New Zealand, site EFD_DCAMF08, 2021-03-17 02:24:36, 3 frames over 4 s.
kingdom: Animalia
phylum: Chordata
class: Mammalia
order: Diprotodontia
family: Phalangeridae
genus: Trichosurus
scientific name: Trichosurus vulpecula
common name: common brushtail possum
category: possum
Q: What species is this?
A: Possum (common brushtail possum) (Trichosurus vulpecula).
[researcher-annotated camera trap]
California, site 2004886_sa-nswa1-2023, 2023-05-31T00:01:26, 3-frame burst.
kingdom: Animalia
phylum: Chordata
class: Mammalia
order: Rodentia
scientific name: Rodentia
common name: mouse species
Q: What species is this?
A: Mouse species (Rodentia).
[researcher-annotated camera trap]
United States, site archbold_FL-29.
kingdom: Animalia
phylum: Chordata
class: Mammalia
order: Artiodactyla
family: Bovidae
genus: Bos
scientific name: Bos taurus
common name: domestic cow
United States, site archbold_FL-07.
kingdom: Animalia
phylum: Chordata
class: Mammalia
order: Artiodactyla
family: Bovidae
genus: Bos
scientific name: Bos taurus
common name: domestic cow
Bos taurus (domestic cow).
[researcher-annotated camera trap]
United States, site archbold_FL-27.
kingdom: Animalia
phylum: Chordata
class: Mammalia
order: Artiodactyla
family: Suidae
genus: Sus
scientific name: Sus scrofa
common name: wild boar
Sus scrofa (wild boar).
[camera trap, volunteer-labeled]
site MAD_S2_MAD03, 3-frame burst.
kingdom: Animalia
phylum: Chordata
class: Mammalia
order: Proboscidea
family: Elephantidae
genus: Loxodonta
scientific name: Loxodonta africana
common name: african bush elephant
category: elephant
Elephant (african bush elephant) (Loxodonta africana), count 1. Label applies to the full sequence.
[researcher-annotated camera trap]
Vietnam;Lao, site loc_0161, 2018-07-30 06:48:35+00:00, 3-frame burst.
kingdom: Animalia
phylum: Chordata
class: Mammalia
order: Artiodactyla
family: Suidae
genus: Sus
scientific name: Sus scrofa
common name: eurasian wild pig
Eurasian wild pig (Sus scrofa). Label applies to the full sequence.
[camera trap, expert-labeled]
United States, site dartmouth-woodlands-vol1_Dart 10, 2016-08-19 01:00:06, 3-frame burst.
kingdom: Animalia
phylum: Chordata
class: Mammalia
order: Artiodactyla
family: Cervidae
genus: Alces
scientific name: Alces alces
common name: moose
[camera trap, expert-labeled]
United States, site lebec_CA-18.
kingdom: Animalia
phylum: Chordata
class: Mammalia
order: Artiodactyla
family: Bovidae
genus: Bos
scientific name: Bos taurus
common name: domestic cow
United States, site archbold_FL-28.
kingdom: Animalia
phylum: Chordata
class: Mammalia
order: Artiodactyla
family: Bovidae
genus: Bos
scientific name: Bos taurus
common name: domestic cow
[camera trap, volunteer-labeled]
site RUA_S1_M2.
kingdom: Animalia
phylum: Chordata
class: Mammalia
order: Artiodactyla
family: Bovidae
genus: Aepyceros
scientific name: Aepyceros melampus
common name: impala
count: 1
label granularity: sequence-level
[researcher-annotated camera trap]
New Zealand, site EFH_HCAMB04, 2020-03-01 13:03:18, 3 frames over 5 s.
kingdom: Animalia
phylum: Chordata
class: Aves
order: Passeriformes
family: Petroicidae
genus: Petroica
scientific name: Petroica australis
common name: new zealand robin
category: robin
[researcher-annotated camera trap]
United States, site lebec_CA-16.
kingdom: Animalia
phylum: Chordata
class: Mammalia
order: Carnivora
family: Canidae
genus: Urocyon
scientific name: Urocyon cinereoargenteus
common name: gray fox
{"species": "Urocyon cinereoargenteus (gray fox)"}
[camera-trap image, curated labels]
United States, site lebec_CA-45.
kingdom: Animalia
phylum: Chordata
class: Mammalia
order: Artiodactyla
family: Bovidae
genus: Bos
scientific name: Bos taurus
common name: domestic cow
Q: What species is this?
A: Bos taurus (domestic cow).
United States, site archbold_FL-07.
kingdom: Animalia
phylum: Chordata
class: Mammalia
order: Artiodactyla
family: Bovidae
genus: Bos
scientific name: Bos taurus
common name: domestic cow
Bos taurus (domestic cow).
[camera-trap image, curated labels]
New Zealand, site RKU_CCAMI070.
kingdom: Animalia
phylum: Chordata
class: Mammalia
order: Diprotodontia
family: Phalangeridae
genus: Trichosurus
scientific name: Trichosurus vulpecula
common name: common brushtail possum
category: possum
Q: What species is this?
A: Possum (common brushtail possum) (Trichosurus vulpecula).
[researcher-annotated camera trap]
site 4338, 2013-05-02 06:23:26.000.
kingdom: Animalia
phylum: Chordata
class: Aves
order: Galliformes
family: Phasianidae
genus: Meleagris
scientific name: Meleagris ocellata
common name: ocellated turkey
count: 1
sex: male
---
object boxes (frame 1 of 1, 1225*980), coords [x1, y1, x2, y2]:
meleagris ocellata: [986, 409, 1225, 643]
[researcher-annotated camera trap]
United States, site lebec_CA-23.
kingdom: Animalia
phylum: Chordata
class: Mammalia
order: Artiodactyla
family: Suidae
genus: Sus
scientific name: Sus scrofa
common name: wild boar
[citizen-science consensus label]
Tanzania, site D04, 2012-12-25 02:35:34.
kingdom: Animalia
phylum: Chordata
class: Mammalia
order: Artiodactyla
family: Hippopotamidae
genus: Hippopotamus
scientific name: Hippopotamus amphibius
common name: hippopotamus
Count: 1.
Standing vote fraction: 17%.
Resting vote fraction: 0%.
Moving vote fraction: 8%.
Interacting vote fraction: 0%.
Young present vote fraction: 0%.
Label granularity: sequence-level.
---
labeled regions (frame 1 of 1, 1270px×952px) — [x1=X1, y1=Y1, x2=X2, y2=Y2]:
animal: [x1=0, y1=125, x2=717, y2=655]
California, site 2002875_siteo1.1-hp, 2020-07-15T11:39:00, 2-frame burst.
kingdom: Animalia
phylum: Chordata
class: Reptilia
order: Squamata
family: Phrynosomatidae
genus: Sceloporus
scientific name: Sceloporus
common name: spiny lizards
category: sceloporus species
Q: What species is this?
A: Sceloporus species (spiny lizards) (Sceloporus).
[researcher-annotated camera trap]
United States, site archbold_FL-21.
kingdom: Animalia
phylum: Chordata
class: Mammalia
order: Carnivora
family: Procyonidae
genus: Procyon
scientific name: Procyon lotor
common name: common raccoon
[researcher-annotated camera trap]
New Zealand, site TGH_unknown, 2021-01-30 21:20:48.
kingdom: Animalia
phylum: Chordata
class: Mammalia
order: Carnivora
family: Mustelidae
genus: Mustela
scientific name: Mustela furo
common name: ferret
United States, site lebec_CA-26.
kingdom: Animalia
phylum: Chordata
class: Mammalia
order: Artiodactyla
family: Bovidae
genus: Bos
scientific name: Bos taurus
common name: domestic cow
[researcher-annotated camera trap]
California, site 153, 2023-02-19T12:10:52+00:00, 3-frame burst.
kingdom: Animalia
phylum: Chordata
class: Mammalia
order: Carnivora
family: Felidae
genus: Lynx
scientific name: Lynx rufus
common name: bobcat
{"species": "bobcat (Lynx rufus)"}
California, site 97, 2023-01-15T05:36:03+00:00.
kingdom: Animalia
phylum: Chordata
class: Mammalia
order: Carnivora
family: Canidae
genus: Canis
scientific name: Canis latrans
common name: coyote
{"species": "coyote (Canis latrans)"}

※ ※ ※

- [The problem]: From the first line of the listing above to the line with "Vietnam;Lao, site loc_0161, 2018-07-30", please transcribe each line exactly, both ends included, and nothing beyond that.

- [Task output]:
New Zealand, site EFD_DCAMF08, 2021-03-17 02:24:36, 3 frames over 4 s.
kingdom: Animalia
phylum: Chordata
class: Mammalia
order: Diprotodontia
family: Phalangeridae
genus: Trichosurus
scientific name: Trichosurus vulpecula
common name: common brushtail possum
category: possum
Q: What species is this?
A: Possum (common brushtail possum) (Trichosurus vulpecula).
[researcher-annotated camera trap]
California, site 2004886_sa-nswa1-2023, 2023-05-31T00:01:26, 3-frame burst.
kingdom: Animalia
phylum: Chordata
class: Mammalia
order: Rodentia
scientific name: Rodentia
common name: mouse species
Q: What species is this?
A: Mouse species (Rodentia).
[researcher-annotated camera trap]
United States, site archbold_FL-29.
kingdom: Animalia
phylum: Chordata
class: Mammalia
order: Artiodactyla
family: Bovidae
genus: Bos
scientific name: Bos taurus
common name: domestic cow
United States, site archbold_FL-07.
kingdom: Animalia
phylum: Chordata
class: Mammalia
order: Artiodactyla
family: Bovidae
genus: Bos
scientific name: Bos taurus
common name: domestic cow
Bos taurus (domestic cow).
[researcher-annotated camera trap]
United States, site archbold_FL-27.
kingdom: Animalia
phylum: Chordata
class: Mammalia
order: Artiodactyla
family: Suidae
genus: Sus
scientific name: Sus scrofa
common name: wild boar
Sus scrofa (wild boar).
[camera trap, volunteer-labeled]
site MAD_S2_MAD03, 3-frame burst.
kingdom: Animalia
phylum: Chordata
class: Mammalia
order: Proboscidea
family: Elephantidae
genus: Loxodonta
scientific name: Loxodonta africana
common name: african bush elephant
category: elephant
Elephant (african bush elephant) (Loxodonta africana), count 1. Label applies to the full sequence.
[researcher-annotated camera trap]
Vietnam;Lao, site loc_0161, 2018-07-30 06:48:35+00:00, 3-frame burst.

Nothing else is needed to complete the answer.